In another alternative embodiment of the present invention, the air pressure collecting part 10 may be further mounted on the supporting part 20 by a snap fit.

On the other hand, an embodiment of the present invention further provides a fixed wing drone, which includes a dynamic pressure sensor and the air pressure collection structure for the airspeed meter, and the dynamic pressure air outlet pipe 12 is communicated to the dynamic pressure sensor.

In some embodiments of the present invention, the fixed-wing drone further includes a static pressure sensor, the air pressure collecting portion 10 further includes a static pressure pipe 14 and a static pressure air outlet pipe 15, the periphery of the static pressure pipe 14 is provided with a plurality of static pressure air inlet holes 141 communicated with the outside air, the static pressure pipe 14 is sleeved on the periphery of the dynamic pressure pipe 11, and the water-air separator 13 is sleeved outside the static pressure pipe 14. The static pressure air outlet pipe 15 is communicated with the static pressure pipe 14, and the static pressure air outlet pipe 15 is communicated with the static pressure sensor.

The advantageous effects of the present invention are further illustrated by the tests below.

Accuracy test

The air pressure collection structure for the airspeed meter is calibrated through a wind tunnel test, and the test result of the wind tunnel test is as follows:

experiments show that: after the wind speed is greater than 18m/s, the accuracy of the air pressure collection structure for the air speed meter is gradually increased, the error between the air pressure collection structure and the standard wind speed is less than 1%, the requirement of 20-35 m/s flight of the unmanned aerial vehicle is met, and the accuracy is high.

Water resistance test

Through unmanned aerial vehicle flying in the rainy day, carry out actual water-proof effects test, will follow the ordinary airspeed meter of purchasing on the market and install the airspeed meter dress of the atmospheric pressure collection structure of this embodiment on same fixed wing unmanned aerial vehicle, test both at the airspeed operating time before the anomaly, the test result as follows:

from the test results, it can be seen that the ordinary airspeed meter loses working capacity within 10min when flying in a rainy environment, and the airspeed meter of the embodiment has a continuous working time of 95-125 min.
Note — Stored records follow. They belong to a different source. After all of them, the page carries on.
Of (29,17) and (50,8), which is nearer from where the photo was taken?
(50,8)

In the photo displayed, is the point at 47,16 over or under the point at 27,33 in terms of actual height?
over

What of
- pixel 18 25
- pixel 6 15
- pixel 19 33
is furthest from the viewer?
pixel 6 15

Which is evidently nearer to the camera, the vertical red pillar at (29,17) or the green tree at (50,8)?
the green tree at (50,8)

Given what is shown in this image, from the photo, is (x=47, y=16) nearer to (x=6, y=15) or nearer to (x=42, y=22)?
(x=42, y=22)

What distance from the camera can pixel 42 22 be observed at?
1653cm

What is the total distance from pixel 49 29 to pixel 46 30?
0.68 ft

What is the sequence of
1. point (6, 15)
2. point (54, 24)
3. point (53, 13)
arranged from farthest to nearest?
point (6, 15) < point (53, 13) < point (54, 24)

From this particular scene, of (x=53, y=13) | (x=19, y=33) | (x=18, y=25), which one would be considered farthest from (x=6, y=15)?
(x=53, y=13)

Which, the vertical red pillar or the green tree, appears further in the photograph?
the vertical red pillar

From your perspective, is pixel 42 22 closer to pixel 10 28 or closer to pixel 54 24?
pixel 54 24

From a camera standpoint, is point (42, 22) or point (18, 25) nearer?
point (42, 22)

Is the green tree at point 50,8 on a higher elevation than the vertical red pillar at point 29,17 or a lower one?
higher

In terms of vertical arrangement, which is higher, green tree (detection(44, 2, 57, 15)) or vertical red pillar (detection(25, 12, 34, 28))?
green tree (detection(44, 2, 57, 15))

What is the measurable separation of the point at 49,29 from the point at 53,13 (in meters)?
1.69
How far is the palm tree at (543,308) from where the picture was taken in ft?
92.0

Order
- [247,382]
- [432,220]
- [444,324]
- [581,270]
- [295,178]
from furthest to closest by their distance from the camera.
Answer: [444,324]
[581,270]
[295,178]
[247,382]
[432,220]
In a common airspeed meter, one drop of water enters a dynamic pressure tube, so that airspeed measurement is influenced, and the product fails. The airspeed meter provided with the air pressure collecting structure of the embodiment is provided with the water-gas separating piece, and the working time of the airspeed meter is 10-21 times of that of a common airspeed meter in the same rainy environment, so that the air pressure collecting structure for the airspeed meter is high in waterproof capacity, and the flying safety of the unmanned aerial vehicle is improved.

The above examples are only for illustrating the technical solutions of the present invention, and are not limited thereto. Although the present invention has been described in detail with reference to the foregoing embodiments, it will be understood by those of ordinary skill in the art that: modifications of the technical solutions described in the embodiments or equivalent replacements of some technical features may still be made. Such modifications and substitutions do not substantially depart from the spirit and scope of the embodiments of the present invention, and are intended to be included within the scope of the present invention.